Simplify differential equation

[Han]

(02-05-2015 05:47 PM)lrdheat Wrote:  My TI NSpire and CASIO Classpad 400 come up with answers that agree with the book.

The TI answers (-2e^t^2)/((t^2-1)(e^t^2)-2c1)) I added ()'s to make this clearer.

The CASIO Classpad 400 produces a similar result.

According to the original post, the book solution is:
\[ y(t)=\frac{1}{ce^{t^2}-(2+t^2)} \]
If that is indeed what your book says, then it is wrong. You can check that against any CAS (even the TI).

Note that
\[ y(t) = \frac{-2e^{t^2}}{(t^2-1)e^{t^2}-2c1} \]
is the same as the HP Prime's
\[ y(t) = \frac{1}{\frac{1}{2}(-t^2+2G_0e^{-t^2}+1)} \]
by multiplying the the HP Prime's answer by \( \frac{-2e^{t^2}}{-2e^{t^2}} \)

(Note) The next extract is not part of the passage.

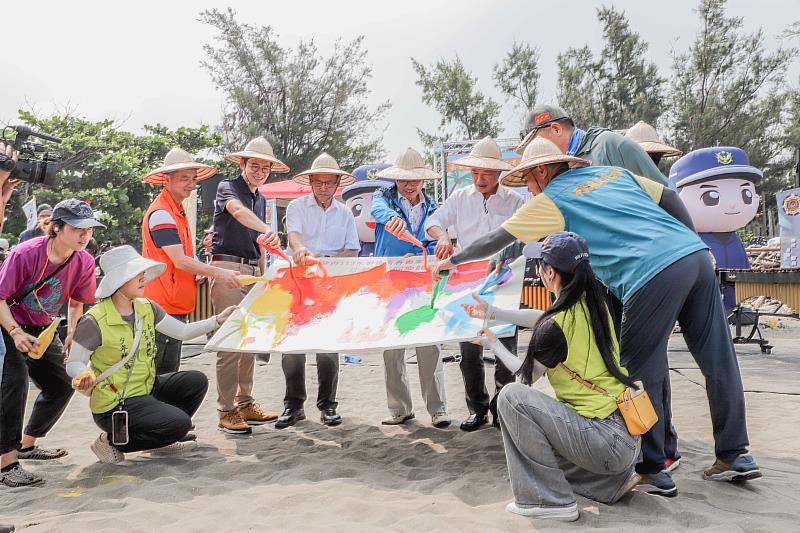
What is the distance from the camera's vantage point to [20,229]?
680 inches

parisse Wrote:lrdheat, the solution you give does not work unless I make a mistake
c:=-2*exp(t^2)/((t^2-1)*(exp(t^2)-2*c1));

It appears you put the parenthesis in the denominator around \( e^{t^2}-2c1 \) when it should only be on \( e^{t^2} \). lrdheat's post has mismatched ()'s

http://www.wolframalpha.com/input/?i=dso...*t*y%29%3B

Quote:The book suggest to put \( z=y^{(1-\alpha)} \) and in this case give for \( z'=-(2tz+t^{3}) \) the solution \( z(t)=ce^{t^{2}}-(2+t^{2}) \),

http://www.wolframalpha.com/input/?i=dso...2Bt%5E3%29